Exercises to complete:
**1)** Copy the passage from the Joshua D. Maurer biography word for word, beginning at the words "Maurer is a" and stopping after the words "Arts and Sciences.".
**2)** In one to three sentences, explain what the Joshua D. Maurer biography says led to Maurer being hired for the Whole Theatre Company's production of "HOME."
**3)** Translate this sentence from the Joshua D. Maurer biography into Spanish: "Maurer grew up in West Orange, New Jersey, where he attended West Orange High School."

Source passage:
•••

- Born: Joshua Dwight Maurer February 26, 1964 (age 62) New Jersey, U.S.
- Education: Sarah Lawrence College
- Occupations: Producer, Writer, Actor
- Years active: 1981–present
- Spouse: Alixandre Witlin ​(m. 1995)​
- Children: 2

= Joshua D. Maurer =

American film producer, writer, and actor

Joshua D. Maurer (born February 26, 1964) is an American film producer, writer and actor who is best known for Georgia O'Keeffe, The Hoax, The Last Tycoon, Rosemary's Baby, Jodi Arias: Dirty Little Secret, Introducing Dorothy Dandridge, And Starring Pancho Villa As Himself, The Pentagon Papers, Howards End, Papillon, and The Miracle Club.

==Early life==
Maurer grew up in West Orange, New Jersey, where he attended West Orange High School. Maurer next attended and received his B.A. from Sarah Lawrence College in history and drama. Prior to forming his own company, Maurer began his professional career as an actor, training with Emmy winner Viveca Lindfors and Academy Award winner Olympia Dukakis, which led him to being hired by Olympia for her Montclair, New Jersey Whole Theatre Company's production of "HOME" written by Samm-Art Williams and starring Samuel L. Jackson and S. Epatha Merkerson.

== Career ==
After graduation, Maurer first appeared as a series lead in the CBS critically acclaimed Vietnam War television series Tour of Duty, portraying the conscientious objector "Private Roger Horn." He later went on to star in a number of television movies, starring opposite Valerie Bertinelli in CBS's Taken Away as well as the motion picture Gettysburg, directed by Ron Maxwell, as Colonel James C. Rice.

Maurer was nominated twice within the same year and category for the David L. Wolper Producer of the Year Award for Longform Television.

Maurer is a member of the Screen Actors Guild, the Writers Guild of America, the Producers Guild, as well as the Academy of Television Arts and Sciences.

Joshua is married to Alixandre Witlin, with whom he shares two daughters, Sofia and Honor Maurer.

•••

Supplied information:
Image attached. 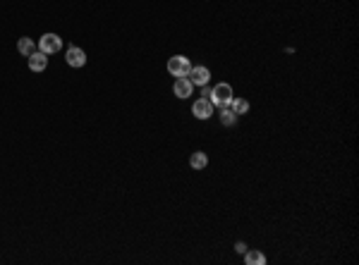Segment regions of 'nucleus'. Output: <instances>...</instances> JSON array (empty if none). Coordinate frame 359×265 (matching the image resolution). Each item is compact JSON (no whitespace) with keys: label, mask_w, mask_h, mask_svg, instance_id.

•••

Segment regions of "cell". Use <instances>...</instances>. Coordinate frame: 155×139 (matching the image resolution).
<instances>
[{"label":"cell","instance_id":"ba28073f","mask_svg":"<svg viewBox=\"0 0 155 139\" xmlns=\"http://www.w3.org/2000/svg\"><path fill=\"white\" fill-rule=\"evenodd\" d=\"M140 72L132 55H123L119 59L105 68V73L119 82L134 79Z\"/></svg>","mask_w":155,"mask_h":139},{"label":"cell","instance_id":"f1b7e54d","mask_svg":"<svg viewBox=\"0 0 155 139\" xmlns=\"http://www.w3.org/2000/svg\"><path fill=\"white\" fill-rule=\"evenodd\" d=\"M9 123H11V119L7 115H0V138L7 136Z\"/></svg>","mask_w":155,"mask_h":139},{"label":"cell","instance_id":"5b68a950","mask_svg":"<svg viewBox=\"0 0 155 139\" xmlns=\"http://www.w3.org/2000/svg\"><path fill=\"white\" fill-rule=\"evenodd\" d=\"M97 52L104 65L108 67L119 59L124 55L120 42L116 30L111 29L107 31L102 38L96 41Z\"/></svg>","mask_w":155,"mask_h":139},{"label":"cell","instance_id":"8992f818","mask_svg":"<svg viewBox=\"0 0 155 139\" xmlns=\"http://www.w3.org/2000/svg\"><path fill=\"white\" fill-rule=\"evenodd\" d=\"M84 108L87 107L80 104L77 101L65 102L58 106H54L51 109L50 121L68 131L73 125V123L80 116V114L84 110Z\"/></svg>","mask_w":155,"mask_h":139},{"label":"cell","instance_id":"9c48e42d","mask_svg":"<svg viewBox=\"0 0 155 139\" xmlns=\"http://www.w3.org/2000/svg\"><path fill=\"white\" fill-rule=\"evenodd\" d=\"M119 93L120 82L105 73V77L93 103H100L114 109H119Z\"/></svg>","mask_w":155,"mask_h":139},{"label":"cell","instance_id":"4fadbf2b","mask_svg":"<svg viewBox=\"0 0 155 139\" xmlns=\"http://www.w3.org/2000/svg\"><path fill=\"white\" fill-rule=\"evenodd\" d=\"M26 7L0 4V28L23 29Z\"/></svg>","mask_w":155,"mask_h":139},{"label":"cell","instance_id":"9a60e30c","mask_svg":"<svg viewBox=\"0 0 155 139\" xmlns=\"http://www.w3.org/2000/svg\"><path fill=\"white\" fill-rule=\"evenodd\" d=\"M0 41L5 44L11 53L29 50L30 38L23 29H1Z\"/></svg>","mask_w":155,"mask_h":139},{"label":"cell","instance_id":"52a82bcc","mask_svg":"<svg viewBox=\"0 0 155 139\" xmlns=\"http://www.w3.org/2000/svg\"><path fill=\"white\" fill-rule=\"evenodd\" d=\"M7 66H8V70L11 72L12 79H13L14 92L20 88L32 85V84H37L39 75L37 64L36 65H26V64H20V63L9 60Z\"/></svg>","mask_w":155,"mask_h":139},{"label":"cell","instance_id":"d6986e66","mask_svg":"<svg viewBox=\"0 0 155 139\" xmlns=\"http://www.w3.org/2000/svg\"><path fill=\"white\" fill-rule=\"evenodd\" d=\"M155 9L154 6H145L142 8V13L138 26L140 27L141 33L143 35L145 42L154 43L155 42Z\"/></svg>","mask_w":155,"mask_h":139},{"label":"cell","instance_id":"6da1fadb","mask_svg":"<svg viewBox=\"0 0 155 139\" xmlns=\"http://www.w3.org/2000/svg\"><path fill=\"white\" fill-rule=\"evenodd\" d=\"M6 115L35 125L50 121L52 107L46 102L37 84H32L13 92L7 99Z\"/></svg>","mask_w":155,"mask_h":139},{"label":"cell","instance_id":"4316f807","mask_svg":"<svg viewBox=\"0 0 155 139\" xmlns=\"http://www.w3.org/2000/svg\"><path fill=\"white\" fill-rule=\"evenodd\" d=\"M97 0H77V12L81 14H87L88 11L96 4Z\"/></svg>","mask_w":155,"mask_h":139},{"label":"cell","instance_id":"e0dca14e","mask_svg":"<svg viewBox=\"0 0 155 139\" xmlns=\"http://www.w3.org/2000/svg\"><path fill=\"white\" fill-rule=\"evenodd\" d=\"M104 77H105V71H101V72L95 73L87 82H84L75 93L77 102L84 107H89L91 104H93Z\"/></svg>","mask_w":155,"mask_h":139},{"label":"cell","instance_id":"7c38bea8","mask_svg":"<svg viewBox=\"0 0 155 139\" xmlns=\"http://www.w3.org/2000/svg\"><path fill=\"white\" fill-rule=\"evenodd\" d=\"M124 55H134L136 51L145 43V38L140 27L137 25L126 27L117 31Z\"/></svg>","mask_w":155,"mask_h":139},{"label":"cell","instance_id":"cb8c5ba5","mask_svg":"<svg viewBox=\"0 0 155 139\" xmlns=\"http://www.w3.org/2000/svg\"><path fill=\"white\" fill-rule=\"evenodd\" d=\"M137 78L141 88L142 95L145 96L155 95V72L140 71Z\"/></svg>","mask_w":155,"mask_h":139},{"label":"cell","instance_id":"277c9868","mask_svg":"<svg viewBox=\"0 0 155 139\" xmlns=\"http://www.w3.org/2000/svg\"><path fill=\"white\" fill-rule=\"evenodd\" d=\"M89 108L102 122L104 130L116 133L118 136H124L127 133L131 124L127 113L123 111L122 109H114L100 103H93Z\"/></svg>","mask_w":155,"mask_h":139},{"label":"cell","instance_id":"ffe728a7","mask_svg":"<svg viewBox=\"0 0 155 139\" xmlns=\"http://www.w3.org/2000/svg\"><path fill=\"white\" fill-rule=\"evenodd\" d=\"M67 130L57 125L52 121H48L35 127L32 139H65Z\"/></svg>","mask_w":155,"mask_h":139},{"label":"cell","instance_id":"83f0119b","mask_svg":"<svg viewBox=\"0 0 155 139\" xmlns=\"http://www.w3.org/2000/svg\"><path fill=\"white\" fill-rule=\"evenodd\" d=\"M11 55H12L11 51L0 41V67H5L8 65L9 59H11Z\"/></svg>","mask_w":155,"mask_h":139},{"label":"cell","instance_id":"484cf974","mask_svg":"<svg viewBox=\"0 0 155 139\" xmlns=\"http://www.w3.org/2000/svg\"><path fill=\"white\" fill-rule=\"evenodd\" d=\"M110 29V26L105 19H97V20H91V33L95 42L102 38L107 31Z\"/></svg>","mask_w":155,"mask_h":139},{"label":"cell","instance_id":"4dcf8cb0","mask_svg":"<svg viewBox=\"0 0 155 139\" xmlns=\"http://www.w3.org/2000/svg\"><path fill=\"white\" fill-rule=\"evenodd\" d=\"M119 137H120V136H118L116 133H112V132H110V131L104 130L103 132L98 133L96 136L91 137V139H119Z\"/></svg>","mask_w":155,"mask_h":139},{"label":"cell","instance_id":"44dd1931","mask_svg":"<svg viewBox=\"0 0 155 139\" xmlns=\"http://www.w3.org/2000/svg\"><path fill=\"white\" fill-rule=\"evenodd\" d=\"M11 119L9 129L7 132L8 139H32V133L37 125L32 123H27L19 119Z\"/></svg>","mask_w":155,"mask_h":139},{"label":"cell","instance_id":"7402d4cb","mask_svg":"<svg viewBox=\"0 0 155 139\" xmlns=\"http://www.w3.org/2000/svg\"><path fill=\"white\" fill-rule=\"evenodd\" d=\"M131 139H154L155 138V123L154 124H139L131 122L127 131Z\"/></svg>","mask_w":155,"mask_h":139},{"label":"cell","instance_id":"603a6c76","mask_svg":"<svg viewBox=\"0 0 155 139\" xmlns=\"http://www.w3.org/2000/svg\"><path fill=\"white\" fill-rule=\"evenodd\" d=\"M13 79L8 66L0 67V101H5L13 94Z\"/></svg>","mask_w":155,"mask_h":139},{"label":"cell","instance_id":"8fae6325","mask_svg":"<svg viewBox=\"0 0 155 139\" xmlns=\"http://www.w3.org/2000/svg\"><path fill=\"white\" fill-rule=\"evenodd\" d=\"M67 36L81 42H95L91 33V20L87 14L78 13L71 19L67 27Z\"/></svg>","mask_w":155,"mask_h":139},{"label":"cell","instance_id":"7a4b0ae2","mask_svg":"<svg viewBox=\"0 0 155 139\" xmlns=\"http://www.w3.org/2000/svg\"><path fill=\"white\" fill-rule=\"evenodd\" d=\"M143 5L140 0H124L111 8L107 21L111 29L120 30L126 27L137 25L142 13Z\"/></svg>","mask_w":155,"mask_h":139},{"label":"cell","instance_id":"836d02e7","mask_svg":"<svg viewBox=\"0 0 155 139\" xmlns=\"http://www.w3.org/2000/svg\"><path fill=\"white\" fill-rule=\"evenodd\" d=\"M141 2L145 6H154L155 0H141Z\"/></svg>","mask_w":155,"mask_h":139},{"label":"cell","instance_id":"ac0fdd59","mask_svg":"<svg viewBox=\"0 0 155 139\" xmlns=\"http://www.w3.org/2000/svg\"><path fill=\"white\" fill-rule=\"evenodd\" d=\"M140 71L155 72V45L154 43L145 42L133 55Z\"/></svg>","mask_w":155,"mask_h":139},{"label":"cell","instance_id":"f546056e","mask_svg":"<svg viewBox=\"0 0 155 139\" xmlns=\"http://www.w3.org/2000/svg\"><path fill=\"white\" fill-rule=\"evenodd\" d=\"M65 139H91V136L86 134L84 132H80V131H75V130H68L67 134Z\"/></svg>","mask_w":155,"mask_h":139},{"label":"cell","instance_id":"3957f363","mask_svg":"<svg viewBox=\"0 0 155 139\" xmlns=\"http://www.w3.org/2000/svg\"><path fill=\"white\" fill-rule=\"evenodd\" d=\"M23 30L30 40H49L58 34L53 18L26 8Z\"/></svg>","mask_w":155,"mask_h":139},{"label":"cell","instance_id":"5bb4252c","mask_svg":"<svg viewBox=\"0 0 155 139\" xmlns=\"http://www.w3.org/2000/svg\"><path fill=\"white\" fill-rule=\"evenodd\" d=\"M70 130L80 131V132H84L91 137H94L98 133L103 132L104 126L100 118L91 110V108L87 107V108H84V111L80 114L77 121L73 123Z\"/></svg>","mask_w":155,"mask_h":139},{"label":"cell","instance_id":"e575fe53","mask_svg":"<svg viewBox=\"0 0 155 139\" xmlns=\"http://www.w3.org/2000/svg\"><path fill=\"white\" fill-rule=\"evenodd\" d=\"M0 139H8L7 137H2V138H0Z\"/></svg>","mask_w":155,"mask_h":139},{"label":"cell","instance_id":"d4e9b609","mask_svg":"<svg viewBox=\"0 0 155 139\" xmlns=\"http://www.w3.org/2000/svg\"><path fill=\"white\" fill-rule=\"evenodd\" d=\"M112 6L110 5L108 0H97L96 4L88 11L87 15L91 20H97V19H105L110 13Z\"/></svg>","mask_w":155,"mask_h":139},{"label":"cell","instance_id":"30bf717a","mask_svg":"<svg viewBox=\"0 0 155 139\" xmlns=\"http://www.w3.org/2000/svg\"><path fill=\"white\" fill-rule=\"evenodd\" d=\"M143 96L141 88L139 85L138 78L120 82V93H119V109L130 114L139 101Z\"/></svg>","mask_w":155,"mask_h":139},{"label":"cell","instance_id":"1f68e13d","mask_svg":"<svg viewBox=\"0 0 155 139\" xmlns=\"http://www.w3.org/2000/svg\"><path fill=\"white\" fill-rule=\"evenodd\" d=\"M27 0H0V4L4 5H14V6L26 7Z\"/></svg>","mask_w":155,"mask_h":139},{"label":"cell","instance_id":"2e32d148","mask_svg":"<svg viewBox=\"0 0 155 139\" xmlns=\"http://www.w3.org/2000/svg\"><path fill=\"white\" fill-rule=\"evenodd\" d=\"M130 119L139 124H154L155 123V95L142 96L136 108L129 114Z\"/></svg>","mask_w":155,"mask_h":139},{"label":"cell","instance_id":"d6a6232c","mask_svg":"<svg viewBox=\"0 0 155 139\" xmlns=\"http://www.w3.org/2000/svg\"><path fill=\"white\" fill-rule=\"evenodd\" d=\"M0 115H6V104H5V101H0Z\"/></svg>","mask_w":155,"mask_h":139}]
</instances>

•••

Problem solutions:
**1)**
Maurer is a member of the Screen Actors Guild, the Writers Guild of America, the Producers Guild, as well as the Academy of Television Arts and Sciences.

**2)** Maurer trained as an actor with Emmy winner Viveca Lindfors and Academy Award winner Olympia Dukakis. That training led Olympia Dukakis to hire him for her Montclair, New Jersey Whole Theatre Company's production of "HOME."

**3)** Maurer creció en West Orange, Nueva Jersey, donde asistió a la West Orange High School.